:: Supplied records ::
---

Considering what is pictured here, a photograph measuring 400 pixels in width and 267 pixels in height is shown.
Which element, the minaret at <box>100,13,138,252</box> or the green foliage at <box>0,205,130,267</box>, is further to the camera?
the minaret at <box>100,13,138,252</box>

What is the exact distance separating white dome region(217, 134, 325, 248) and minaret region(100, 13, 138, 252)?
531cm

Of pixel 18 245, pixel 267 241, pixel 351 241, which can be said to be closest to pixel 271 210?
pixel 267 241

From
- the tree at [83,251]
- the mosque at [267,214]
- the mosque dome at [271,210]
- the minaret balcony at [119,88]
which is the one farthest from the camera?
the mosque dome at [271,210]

---

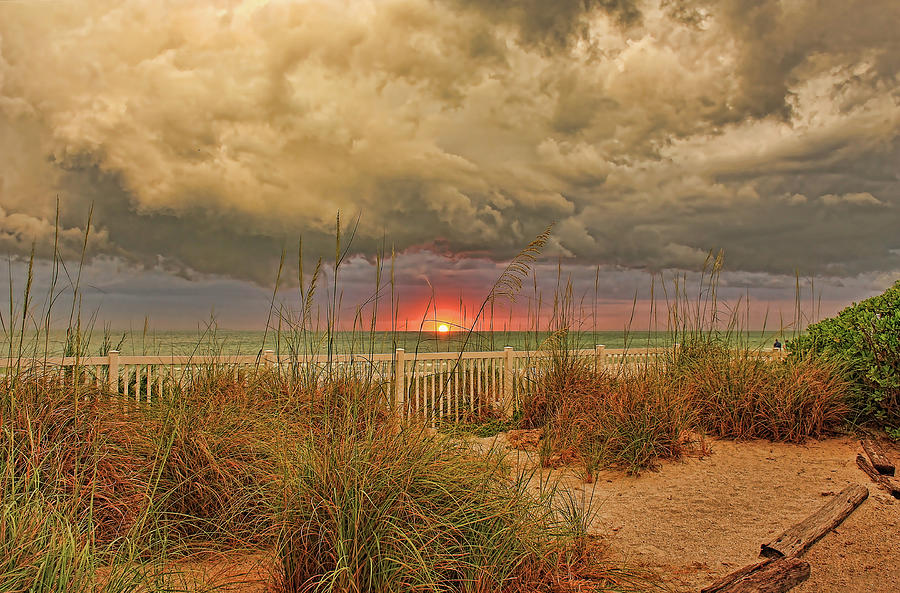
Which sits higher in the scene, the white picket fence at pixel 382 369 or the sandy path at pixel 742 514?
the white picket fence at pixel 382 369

---

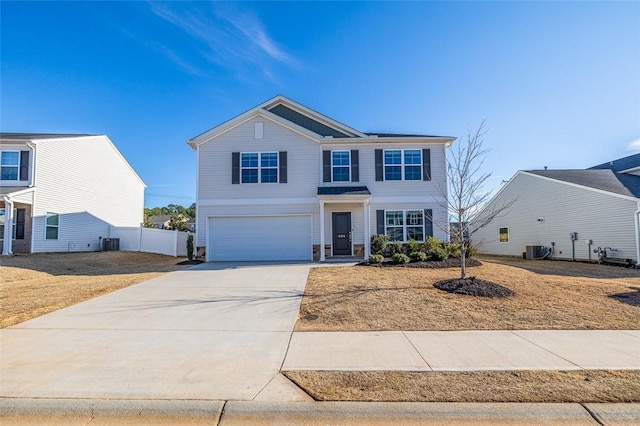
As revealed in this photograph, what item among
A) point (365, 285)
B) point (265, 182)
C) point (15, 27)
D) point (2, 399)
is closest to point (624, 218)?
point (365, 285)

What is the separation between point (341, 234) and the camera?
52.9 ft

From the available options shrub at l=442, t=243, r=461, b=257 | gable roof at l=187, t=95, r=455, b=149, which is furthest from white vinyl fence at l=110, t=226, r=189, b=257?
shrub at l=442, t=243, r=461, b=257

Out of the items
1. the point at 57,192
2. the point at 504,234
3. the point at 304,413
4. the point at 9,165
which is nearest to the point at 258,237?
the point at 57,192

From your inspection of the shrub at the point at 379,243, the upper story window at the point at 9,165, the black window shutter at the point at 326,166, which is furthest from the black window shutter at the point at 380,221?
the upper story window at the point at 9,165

---

:: What the exercise asks ::
Which lines in the records above contain the word "mosque"? Copy each of them in full.

:: Expected output ::
- the mosque at [267,214]
- the mosque dome at [271,210]
the mosque dome at [271,210]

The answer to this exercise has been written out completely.